4.                      Les considérants qui précèdent conduisent au rejet du recours et à la confirmation de la décision attaquée.

Le présent arrêt est rendu sans frais (cf. art. 4 al. 3 du tarif du 28 avril 2015 des frais judiciaires et des dépens en matière administrative [TFJDA; BLV 173.36.5.1]). Il n'y a pas lieu d'allouer des dépens.

 

Par ces motifs
la Cour de droit administratif et public

du Tribunal cantonal
arrête:

I.                       Le recours est rejeté.

II.                      La décision de la Direction générale de la cohésion sociale du 12 juillet 2019 est confirmée.

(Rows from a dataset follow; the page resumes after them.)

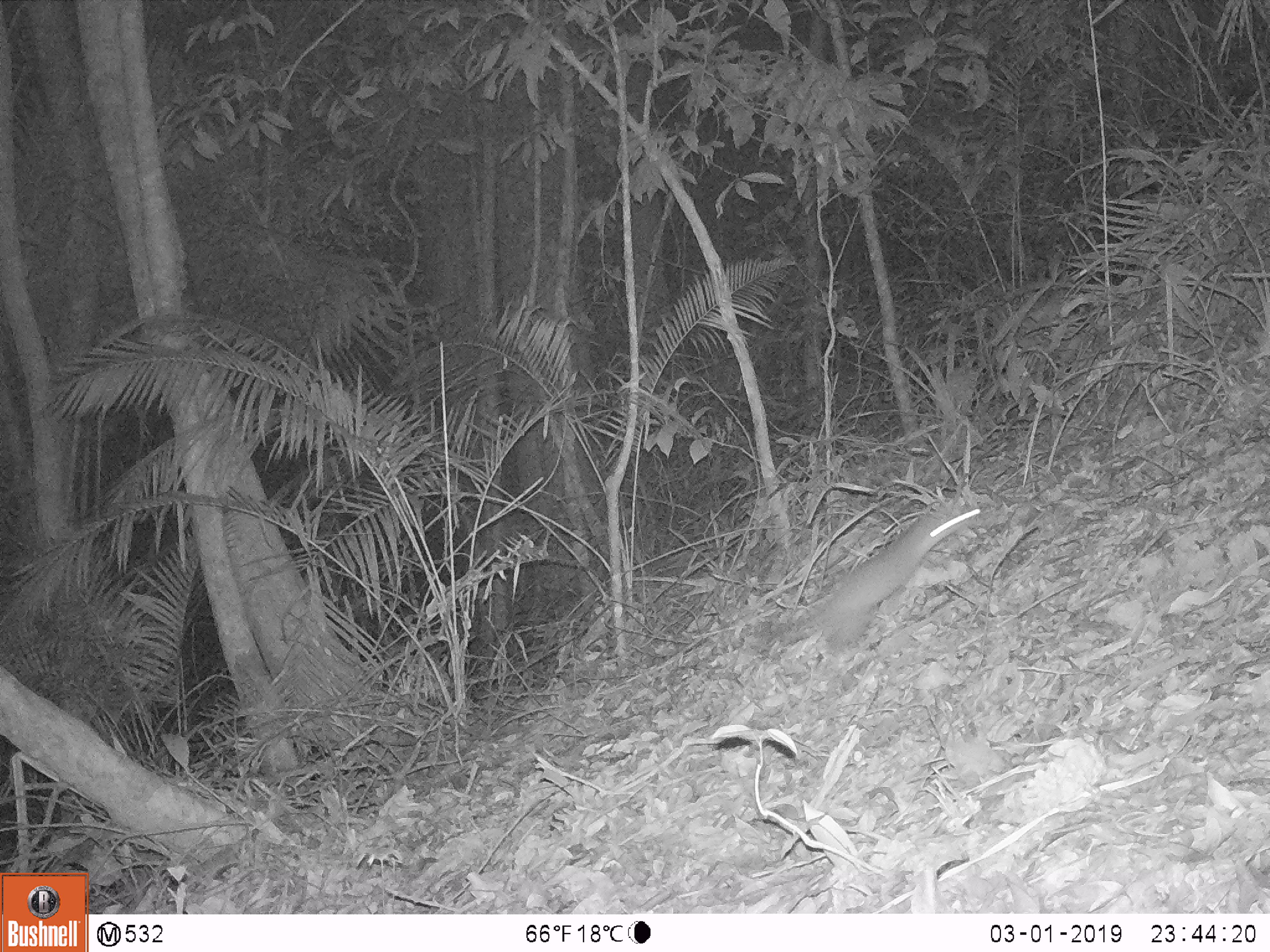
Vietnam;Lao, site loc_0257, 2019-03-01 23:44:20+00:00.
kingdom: Animalia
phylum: Chordata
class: Mammalia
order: Carnivora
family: Mustelidae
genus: Melogale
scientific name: Melogale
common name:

III.                    Le présent arrêt est rendu sans frais ni dépens.

 

Lausanne, le 27 septembre 2019

 

Le président:                                                                                               La greffière:

 

 

Le présent arrêt est communiqué aux destinataires de l'avis d'envoi ci-joint.

 

Il peut faire l'objet, dans les trente jours suivant sa notification, d'un recours au Tribunal fédéral (Cours de droit social, Schweizerhofquai 6, 6004 Lucerne). Le recours s'exerce conformément aux articles 40 ss et 95 ss de la loi du 17 juin 2005 sur le Tribunal fédéral (LTF - RS 173.110). Il doit être rédigé dans une langue officielle, indiquer les conclusions, les motifs et les moyens de preuve, et être signé. Les motifs doivent exposer succinctement en quoi l’acte attaqué viole le droit. Les pièces invoquées comme moyens de preuve doivent être jointes au mémoire, pour autant qu’elles soient en mains de la partie; il en va de même de la décision attaquée.